Source extract:
▼

- A text messaging bridge when a node in the mesh can gateway to the internet. Issue #[353](https://github.com/meshtastic/Meshtastic-device/issues/353) and this nicely documented [android issue](https://github.com/meshtastic/Meshtastic-Android/issues/2).
- We want a clean API for novice developers to write mini "apps" that run **on the device** with the existing messaging/location "apps".
- We want the ability to have a gateway web service, so that if any node in the mesh can connect to the internet (via its connected phone app or directly) then that node will provide bidirectional messaging between nodes and the internet.
- We want an easy way for novice developers to remotely read and control GPIOs (because this is an often requested use case), without those developers having to write any device code.
- We want a way to gateway text messaging between our current private meshes and the broader internet (when that mesh is able to connect to the internet)
- We want a way to remotely set any device/channel parameter on a node. This is particularly important for administering physically inaccessible router nodes. Ideally this mechanism would also be used for administering the local node (so one common mechanism for both cases).
- This work should be independent of our current (semi-custom) LoRa transport, so that in the future we can swap out that transport if we wish (to QMesh or Reticulum?)
- Our networks are (usually) very slow and low bandwidth, so the messaging must be very airtime efficient.
- Store and forward messaging should be supported, so apps can send messages that might be delivered to their destination in **hours** or **days** if a node/mesh was partitioned.
During the 1.0 timeframe only one channel was supported per node. Starting in the 1.1 tree we will do things like "remote admin operations / channel settings etc..." are on the "Control" channel and only especially trusted users should have the keys to access that channel.

▲

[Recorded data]
▼

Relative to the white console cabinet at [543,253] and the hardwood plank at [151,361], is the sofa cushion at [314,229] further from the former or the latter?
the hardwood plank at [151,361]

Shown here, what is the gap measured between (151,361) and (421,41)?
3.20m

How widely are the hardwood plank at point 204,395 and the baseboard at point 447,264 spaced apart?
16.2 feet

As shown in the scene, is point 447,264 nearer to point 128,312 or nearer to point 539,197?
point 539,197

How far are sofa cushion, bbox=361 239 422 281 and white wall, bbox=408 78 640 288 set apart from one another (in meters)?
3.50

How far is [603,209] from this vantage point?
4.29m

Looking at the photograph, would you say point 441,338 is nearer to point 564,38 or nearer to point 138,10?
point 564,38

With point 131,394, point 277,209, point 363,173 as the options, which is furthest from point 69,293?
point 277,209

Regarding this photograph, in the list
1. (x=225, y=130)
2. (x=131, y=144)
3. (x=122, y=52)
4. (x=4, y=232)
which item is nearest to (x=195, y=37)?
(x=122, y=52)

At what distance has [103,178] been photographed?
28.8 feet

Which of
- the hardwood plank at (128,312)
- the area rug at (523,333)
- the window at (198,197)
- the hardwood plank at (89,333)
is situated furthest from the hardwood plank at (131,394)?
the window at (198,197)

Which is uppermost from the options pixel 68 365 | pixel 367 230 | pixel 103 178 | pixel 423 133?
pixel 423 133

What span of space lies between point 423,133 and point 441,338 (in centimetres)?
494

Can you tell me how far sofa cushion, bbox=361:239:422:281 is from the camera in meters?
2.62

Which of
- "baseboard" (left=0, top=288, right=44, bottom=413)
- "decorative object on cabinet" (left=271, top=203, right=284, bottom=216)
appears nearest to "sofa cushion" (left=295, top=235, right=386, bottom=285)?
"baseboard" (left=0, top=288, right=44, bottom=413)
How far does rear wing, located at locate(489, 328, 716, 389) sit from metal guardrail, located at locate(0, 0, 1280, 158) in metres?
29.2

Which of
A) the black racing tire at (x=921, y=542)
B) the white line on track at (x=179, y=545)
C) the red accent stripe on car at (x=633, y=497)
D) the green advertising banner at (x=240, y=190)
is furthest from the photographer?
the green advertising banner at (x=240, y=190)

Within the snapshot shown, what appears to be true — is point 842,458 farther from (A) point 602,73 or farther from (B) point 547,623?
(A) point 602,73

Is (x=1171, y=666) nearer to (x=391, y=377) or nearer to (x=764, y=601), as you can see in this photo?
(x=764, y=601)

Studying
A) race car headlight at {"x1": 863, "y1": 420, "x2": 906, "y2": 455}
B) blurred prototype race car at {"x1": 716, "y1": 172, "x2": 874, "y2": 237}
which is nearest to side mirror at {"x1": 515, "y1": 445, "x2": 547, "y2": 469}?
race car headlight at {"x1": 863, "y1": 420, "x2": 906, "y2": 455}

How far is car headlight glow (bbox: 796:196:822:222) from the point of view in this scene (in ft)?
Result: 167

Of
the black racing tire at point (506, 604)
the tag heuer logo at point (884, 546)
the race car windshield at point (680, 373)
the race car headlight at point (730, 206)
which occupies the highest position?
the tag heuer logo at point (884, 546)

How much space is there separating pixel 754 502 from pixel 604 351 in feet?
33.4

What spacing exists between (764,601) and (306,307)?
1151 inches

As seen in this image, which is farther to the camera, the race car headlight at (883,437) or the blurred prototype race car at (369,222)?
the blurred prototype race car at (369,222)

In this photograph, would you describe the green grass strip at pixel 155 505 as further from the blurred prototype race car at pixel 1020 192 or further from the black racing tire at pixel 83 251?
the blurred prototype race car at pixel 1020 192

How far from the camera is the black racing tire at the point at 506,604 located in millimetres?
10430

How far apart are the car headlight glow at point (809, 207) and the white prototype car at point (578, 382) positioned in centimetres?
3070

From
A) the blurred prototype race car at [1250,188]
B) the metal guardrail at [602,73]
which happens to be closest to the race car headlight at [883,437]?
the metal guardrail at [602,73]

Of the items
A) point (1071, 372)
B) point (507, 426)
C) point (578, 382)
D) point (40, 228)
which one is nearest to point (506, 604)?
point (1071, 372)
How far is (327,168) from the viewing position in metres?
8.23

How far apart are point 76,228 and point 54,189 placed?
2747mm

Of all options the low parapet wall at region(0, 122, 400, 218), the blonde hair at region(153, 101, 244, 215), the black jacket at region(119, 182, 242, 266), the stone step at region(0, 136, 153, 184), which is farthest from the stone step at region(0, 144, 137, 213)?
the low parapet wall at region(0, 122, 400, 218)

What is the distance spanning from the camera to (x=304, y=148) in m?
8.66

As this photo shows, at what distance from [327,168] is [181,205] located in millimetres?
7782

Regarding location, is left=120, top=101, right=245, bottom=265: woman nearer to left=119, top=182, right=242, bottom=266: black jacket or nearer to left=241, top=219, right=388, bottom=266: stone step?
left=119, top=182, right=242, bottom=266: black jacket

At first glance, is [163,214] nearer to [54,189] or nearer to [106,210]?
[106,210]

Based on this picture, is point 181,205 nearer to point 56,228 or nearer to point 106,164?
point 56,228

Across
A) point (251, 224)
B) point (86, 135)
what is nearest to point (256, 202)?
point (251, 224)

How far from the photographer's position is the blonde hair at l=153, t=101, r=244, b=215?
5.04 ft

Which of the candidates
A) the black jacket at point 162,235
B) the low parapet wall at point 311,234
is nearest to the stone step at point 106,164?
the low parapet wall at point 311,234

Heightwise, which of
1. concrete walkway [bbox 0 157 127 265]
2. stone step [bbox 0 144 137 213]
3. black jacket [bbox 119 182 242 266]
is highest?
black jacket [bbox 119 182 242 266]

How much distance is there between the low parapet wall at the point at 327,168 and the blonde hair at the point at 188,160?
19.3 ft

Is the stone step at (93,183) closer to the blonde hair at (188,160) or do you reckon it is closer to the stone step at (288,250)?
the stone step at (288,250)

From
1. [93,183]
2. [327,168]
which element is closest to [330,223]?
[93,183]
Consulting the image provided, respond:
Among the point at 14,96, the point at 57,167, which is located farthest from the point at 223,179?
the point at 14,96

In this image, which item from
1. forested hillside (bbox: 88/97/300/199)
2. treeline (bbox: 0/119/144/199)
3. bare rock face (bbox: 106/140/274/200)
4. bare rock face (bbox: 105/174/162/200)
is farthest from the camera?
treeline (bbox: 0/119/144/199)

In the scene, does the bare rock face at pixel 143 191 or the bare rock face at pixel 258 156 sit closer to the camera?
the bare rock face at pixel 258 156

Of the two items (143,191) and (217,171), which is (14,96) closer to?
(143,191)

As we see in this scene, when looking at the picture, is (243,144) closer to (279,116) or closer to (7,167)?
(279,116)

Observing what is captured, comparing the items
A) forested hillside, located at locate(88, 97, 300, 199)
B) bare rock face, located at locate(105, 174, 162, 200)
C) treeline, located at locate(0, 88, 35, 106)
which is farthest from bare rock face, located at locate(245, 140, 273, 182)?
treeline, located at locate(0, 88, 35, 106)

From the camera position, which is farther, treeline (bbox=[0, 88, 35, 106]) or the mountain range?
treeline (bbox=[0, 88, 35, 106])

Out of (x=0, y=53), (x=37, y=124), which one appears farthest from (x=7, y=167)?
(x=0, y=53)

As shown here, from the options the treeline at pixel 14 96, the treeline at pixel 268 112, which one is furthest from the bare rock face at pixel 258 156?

▲

Directions for this task: In the Meshtastic design goals above, edit the part that opens with the words "- We want a clean" and closes with "to the internet)", replacing "novice developers" with "beginner programmers" throughout, and give that part again.

The response:
- We want a clean API for beginner programmers to write mini "apps" that run **on the device** with the existing messaging/location "apps".
- We want the ability to have a gateway web service, so that if any node in the mesh can connect to the internet (via its connected phone app or directly) then that node will provide bidirectional messaging between nodes and the internet.
- We want an easy way for beginner programmers to remotely read and control GPIOs (because this is an often requested use case), without those developers having to write any device code.
- We want a way to gateway text messaging between our current private meshes and the broader internet (when that mesh is able to connect to the internet)